Damage to the sensory nerves in the arms and legs (especially the legs) is referred to as peripheral neuropathy (PN). PN usually manifests as numbness and tingling, extreme sensitivity to touch, and burning and shooting pains. The pains can be very debilitating during the day and interrupt sleep at night. It is estimated that 20 million Americans suffer from PN, about one-third of them as a complication of chronic diabetes. Anyone who has numbness and/or tingling in the hands and feet should have their blood sugar tested. Other causes of PN include side effects from medications (especially certain cancer chemotherapy and HIV medications) and vitamin deficiencies (especially of vitamin B6 or vitamin B12). The cause of one-third of PN cases is never determined.

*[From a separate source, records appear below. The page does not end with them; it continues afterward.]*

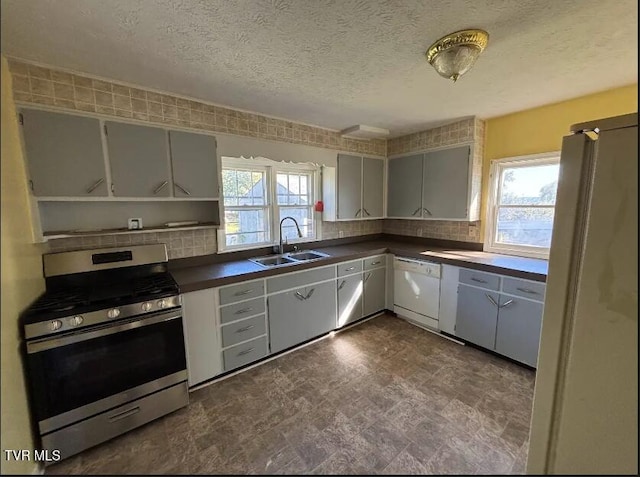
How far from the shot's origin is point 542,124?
7.75 feet

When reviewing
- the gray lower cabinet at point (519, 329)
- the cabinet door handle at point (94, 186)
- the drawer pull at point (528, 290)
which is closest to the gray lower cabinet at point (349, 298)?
the gray lower cabinet at point (519, 329)

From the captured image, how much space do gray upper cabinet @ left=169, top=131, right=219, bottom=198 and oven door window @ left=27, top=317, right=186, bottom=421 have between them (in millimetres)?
1001

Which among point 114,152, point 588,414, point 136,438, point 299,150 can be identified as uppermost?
point 299,150

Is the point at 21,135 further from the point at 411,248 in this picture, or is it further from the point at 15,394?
the point at 411,248

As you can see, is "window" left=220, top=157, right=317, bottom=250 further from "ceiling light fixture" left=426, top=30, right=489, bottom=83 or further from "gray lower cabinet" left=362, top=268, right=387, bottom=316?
"ceiling light fixture" left=426, top=30, right=489, bottom=83

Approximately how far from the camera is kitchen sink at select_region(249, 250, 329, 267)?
2651 millimetres

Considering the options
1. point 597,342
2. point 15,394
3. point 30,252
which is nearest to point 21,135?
point 30,252

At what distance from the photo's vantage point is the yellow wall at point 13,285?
783 mm

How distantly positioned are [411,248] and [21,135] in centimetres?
326

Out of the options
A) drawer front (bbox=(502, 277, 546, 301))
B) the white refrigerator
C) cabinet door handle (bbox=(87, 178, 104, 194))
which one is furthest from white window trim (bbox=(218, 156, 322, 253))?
the white refrigerator

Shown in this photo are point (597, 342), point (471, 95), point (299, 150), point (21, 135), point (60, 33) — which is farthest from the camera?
point (299, 150)

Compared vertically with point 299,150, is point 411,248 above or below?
below

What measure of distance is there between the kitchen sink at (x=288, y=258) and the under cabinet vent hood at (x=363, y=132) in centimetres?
140

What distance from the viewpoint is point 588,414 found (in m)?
0.80
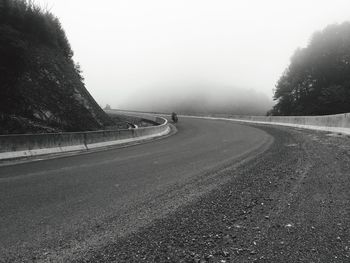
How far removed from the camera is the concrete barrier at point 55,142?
9641mm

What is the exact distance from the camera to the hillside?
1538 cm

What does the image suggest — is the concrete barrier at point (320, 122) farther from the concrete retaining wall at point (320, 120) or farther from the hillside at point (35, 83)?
the hillside at point (35, 83)

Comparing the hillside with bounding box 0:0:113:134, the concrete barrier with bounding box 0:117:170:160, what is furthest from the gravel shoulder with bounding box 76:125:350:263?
the hillside with bounding box 0:0:113:134

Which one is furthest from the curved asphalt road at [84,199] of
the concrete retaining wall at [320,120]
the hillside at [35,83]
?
the concrete retaining wall at [320,120]

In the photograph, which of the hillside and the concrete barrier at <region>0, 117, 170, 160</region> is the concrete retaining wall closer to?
the concrete barrier at <region>0, 117, 170, 160</region>

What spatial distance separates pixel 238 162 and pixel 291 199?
3.48 m

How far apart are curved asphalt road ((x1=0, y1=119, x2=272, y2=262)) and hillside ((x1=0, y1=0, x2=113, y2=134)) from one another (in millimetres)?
8104

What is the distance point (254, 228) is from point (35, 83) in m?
17.4

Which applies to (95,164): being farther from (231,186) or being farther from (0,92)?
(0,92)

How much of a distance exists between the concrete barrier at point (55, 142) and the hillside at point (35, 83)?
12.6ft

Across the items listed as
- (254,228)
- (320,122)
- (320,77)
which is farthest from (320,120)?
(320,77)

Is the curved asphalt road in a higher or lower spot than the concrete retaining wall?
lower

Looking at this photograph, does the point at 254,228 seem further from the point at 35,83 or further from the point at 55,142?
the point at 35,83

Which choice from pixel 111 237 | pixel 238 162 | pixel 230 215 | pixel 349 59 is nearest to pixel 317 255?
pixel 230 215
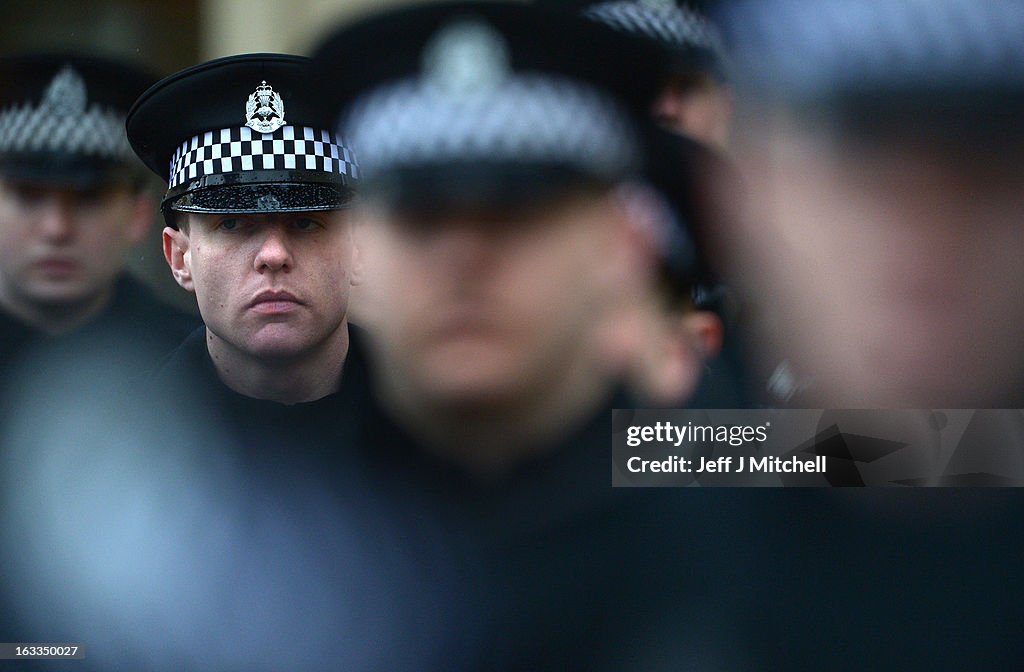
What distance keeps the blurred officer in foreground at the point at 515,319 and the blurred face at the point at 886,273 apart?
0.70ft

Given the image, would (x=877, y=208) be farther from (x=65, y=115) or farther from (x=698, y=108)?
(x=65, y=115)

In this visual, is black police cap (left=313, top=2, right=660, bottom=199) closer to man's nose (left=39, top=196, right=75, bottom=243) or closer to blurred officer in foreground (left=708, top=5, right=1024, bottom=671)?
blurred officer in foreground (left=708, top=5, right=1024, bottom=671)

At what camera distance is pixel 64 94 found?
6.46 feet

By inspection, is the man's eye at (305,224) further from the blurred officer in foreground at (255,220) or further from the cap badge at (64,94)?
the cap badge at (64,94)

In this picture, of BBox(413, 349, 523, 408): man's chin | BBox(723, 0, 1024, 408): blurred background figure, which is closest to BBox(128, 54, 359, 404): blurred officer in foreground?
BBox(413, 349, 523, 408): man's chin

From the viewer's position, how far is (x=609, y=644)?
196 centimetres

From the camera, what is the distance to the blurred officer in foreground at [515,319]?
A: 1718mm

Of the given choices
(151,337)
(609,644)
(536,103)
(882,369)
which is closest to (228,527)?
(151,337)

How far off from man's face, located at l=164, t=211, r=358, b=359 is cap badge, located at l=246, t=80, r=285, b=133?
16 cm

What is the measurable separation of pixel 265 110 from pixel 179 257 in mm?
298

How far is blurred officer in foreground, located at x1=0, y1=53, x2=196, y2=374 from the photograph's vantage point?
196 cm

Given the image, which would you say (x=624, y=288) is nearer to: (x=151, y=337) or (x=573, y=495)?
(x=573, y=495)

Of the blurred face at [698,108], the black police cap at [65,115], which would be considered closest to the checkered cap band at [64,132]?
the black police cap at [65,115]

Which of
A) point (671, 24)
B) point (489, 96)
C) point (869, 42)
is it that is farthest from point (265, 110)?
point (869, 42)
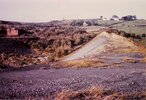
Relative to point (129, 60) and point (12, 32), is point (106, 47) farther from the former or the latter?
point (12, 32)

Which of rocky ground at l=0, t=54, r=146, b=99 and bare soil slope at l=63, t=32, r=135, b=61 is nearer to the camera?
rocky ground at l=0, t=54, r=146, b=99

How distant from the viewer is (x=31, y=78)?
2173cm

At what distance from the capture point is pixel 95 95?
16062mm

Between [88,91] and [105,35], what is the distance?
29783 millimetres

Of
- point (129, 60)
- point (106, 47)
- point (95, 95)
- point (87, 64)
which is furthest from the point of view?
point (106, 47)

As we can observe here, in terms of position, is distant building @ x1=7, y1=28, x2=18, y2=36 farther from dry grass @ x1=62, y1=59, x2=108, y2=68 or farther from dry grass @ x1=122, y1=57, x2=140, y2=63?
dry grass @ x1=122, y1=57, x2=140, y2=63

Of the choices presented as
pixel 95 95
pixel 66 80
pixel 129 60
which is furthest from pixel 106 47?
pixel 95 95

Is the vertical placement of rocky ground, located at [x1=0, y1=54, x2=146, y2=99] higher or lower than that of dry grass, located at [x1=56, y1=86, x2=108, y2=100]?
lower

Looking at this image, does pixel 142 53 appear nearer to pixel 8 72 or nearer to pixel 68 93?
pixel 8 72

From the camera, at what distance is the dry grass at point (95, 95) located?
1581cm

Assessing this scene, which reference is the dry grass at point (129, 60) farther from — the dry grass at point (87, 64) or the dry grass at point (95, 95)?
the dry grass at point (95, 95)

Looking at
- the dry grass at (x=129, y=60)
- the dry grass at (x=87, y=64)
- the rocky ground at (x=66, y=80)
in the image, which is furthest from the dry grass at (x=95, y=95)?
the dry grass at (x=129, y=60)

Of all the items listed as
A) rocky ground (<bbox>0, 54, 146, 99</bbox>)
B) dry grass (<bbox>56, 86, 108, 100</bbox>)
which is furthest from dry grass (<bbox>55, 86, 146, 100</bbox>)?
rocky ground (<bbox>0, 54, 146, 99</bbox>)

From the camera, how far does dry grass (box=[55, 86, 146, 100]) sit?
15.8 m
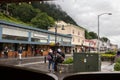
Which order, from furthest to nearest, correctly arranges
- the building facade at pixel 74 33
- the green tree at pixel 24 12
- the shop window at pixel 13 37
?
the green tree at pixel 24 12
the building facade at pixel 74 33
the shop window at pixel 13 37

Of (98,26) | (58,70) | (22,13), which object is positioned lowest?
(58,70)

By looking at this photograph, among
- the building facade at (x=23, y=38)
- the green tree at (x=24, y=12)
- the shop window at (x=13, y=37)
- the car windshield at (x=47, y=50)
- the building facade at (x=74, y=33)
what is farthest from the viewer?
the green tree at (x=24, y=12)

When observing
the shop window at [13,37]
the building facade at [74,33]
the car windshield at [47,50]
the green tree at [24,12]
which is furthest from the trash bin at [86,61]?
the green tree at [24,12]

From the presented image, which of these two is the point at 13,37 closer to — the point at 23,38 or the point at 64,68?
the point at 23,38

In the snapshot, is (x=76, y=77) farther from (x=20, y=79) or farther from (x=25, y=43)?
(x=25, y=43)

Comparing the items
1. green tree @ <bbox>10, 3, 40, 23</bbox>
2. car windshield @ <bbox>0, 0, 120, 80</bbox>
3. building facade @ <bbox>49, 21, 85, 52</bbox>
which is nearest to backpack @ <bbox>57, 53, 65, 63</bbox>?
car windshield @ <bbox>0, 0, 120, 80</bbox>

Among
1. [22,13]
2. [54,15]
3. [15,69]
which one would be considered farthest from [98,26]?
[54,15]

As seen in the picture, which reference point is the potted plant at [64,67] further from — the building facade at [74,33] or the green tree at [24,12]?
the green tree at [24,12]

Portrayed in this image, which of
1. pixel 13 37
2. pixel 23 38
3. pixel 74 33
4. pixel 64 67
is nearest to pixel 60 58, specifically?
pixel 64 67

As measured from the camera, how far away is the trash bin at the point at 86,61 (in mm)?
18922

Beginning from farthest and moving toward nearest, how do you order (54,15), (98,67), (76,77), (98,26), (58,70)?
(54,15) < (98,26) < (58,70) < (98,67) < (76,77)

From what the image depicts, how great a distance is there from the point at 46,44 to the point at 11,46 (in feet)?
46.0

One of the best ways to prevent further progression of neuropathy associated with diabetes is to keep blood sugar under control, although that is often easier said than done. Checking blood sugar frequently is the first step toward controlling it.
One of the causes of peripheral nerve damage in diabetes is that high blood sugar can lead to excessive production of free radicals [see Antioxidant article in Antioxidant Section]. Free radicals occur naturally in the body every day, but when the free-radical burden (or oxidative stress) exceeds the body's ability to deal with that burden via its own built-in system of antioxidants, damage can occur. Supplementing with antioxidants and other nutrients, such as alpha-lipoic acid or acetyl-L-carnitine, can help supplement the antioxidants that are naturally produced in the body and help maintain healthy nerves.* Circumstances that can increase the body's free-radical burden include exposure to environmental toxins, acute illnesses, and poor diet. A diet that decreases the body's free-radical burden should include lots of colorful fruits and vegetables (the greater the variety the better) and exclude trans fats, fried foods, and sugary desserts.
Maintaining Healthy Nerves Naturally
Some individuals have found that non-drug methods can be helpful in maintaining healthy nerves. Such methods include acupuncture, hypnosis, biofeedback, and various physiotherapy methods, such as a TENS (Transcutaneous Electrical Nerve Stimulation) unit. A TENS unit is a small, pocket-sized device that sends electrical impulses to various parts of the body to stop pain impulses. Various dietary supplements and homeopathic remedies can help maintain healthy nerve function.* Check with a health-care practitioner who can guide you in formulating a program that will best suit your particular needs.